Wave of Counterfeit PYUSD Tokens Floods Market Following PayPal’s Stablecoin Launch

In a swift response to PayPal’s introduction of their new stablecoin (PYUSD), a wave of opportunists, speculators, and potential fraudsters has emerged, attempting to exploit the ensuing excitement by launching their own imitation tokens.

Decentralized exchange scanner DexScreener’s data reveals that within a mere 16 hours since the official announcement, approximately 30 new token pairs, all bearing the ticker “PYUSD,” have materialized.

These counterfeit tokens have been generated on various blockchains, including Binance Smart Chain, Ethereum, and Coinbase’s latest layer 2 solution, Base.

However, it’s essential to recognize that the authentic PayPal USD token was established back in November of the previous year. The legitimate contract address can be verified accordingly. Notably, PayPal had explicitly stated that PayPal USD could solely be transmitted between verified PayPal accounts and other compatible wallets. As a result, it’s exceedingly improbable that any tokens listed with the same ticker on platforms like UniSwap or other decentralized exchanges are legitimate.

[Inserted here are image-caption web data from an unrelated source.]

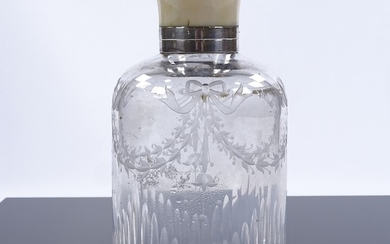 A cut-glass perfume bottle with ivory-mounted silver screw t...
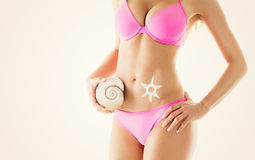 Woman body. Perfect Woman body in a bikini with sun-shaped sun cream and shell. Close-up Stock Images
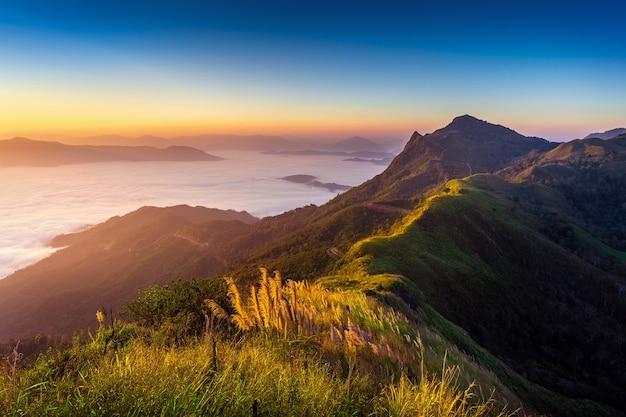Landschap van ochtendmist en bergen bij zonsopgang.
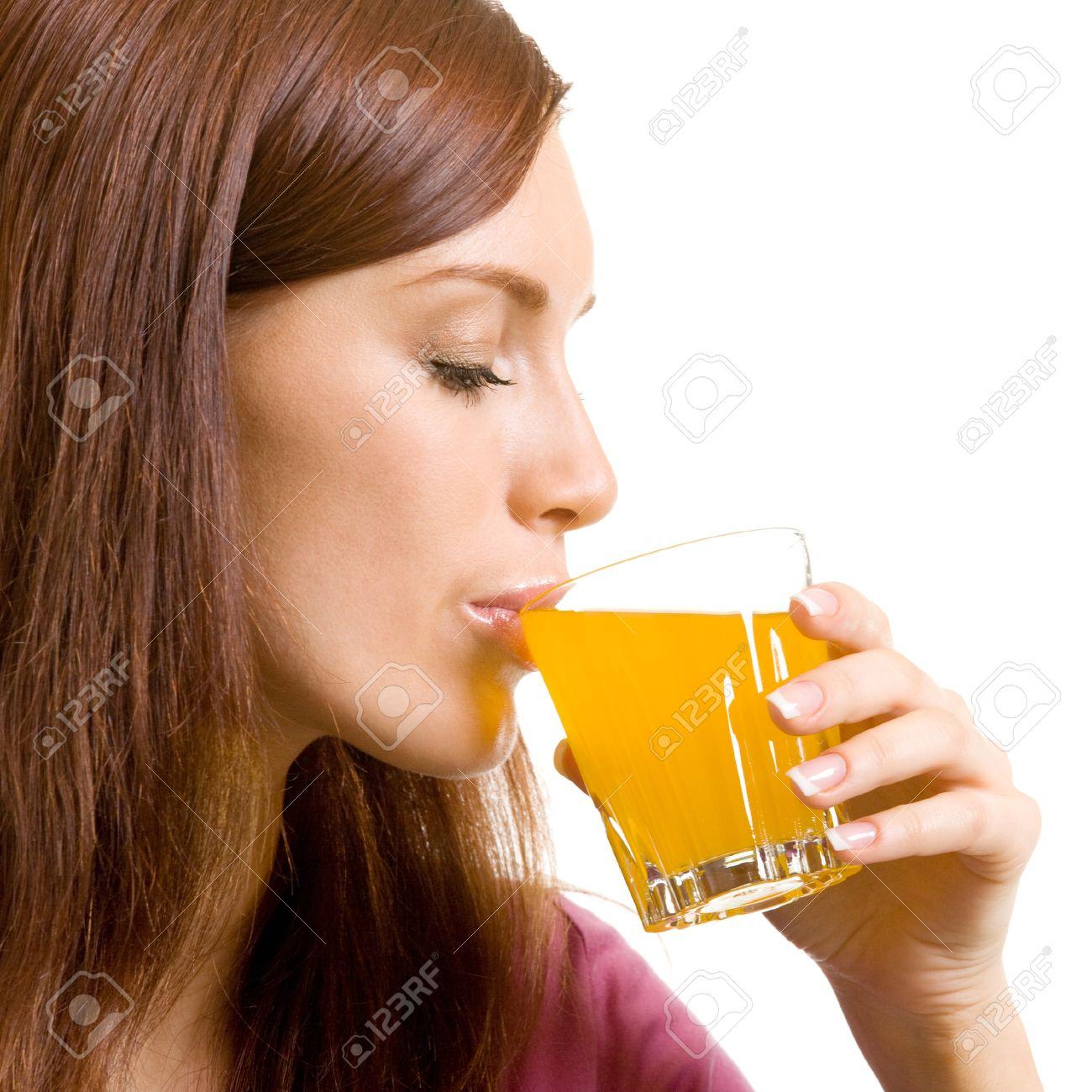 Beautiful woman drinking juice, isolated over white background Stock Photo - 15025653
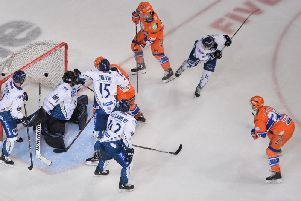 Jonathan Phillips, far right, fires home Sheffield Steelers' fifth  goal against Milton Keynes Lighntning on Saturday night. Picture: Dean Woolley.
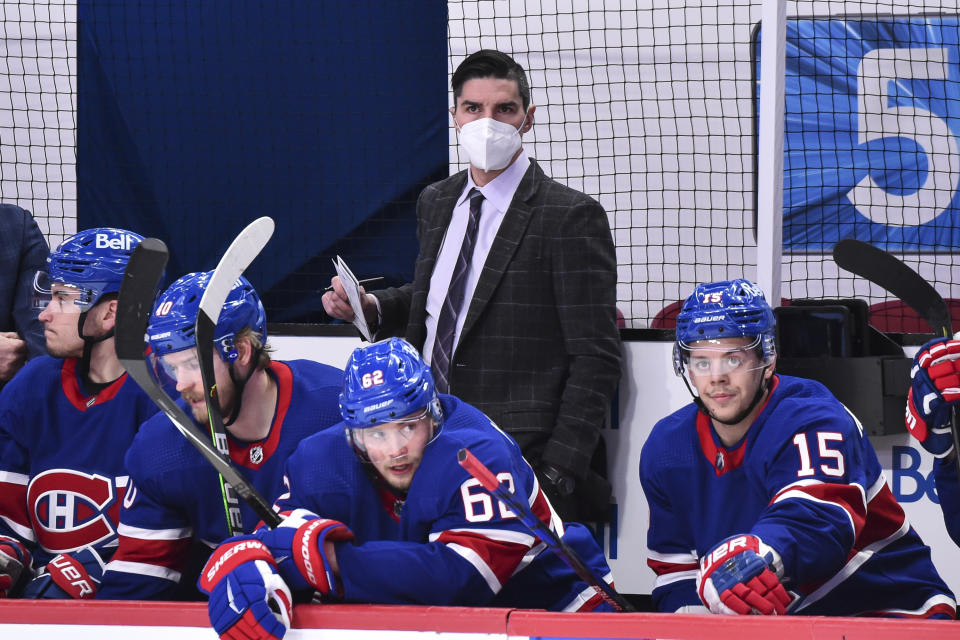 MONTREAL, QC - MARCH 04:  Assistant coach of the Montreal Canadiens Alex Burrows looks on from behind the bench against the Winnipeg Jets during the first period at the Bell Centre on March 4, 2021 in Montreal, Canada.  The Winnipeg Jets defeated the Montreal Canadiens 4-3 in overtime.  (Photo by Minas Panagiotakis/Getty Images)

The most significant imposter PYUSD token, created on the Ethereum network, has already amassed a staggering $2.6 million in trading volume since its inception, which occurred mere moments after PayPal’s stablecoin launch was unveiled. Despite experiencing an initial surge of over 30,000% within the first eight hours, the token’s value has since plummeted by more than 66% from its peak.

A touch of humor was introduced by one particular token, cheekily dubbed “PepeYieldUnibotSatoshiDoge.” This imitation token has enjoyed a remarkable surge of over 3,000% within the past four hours.

Notably, several of these fraudulent PYUSD tokens are likely to be what are commonly referred to as “honeypots.” This term denotes that once an investor acquires the token, they encounter an inability to sell it, effectively relinquishing their cryptocurrency.

For those who lack the capability to personally audit smart contracts, discovering that they have engaged with a honeypot often only becomes evident when attempting to liquidate their holdings.

These entrepreneurial enthusiasts, known colloquially as “degens,” have gained a reputation for rushing to mint new meme-inspired coins in an effort to capitalize on trending narratives and developments.

On August 3, a group of anonymous developers introduced the “LK-99” token, aiming to exploit the prevailing excitement around superconductors. A week prior, on July 27, degens seized upon the attention surrounding a U.S. Congressional hearing, where a whistleblower claimed that the U.S. government was concealing evidence of extraterrestrial encounters. This led to the creation of more than 50 UFO-themed meme coins.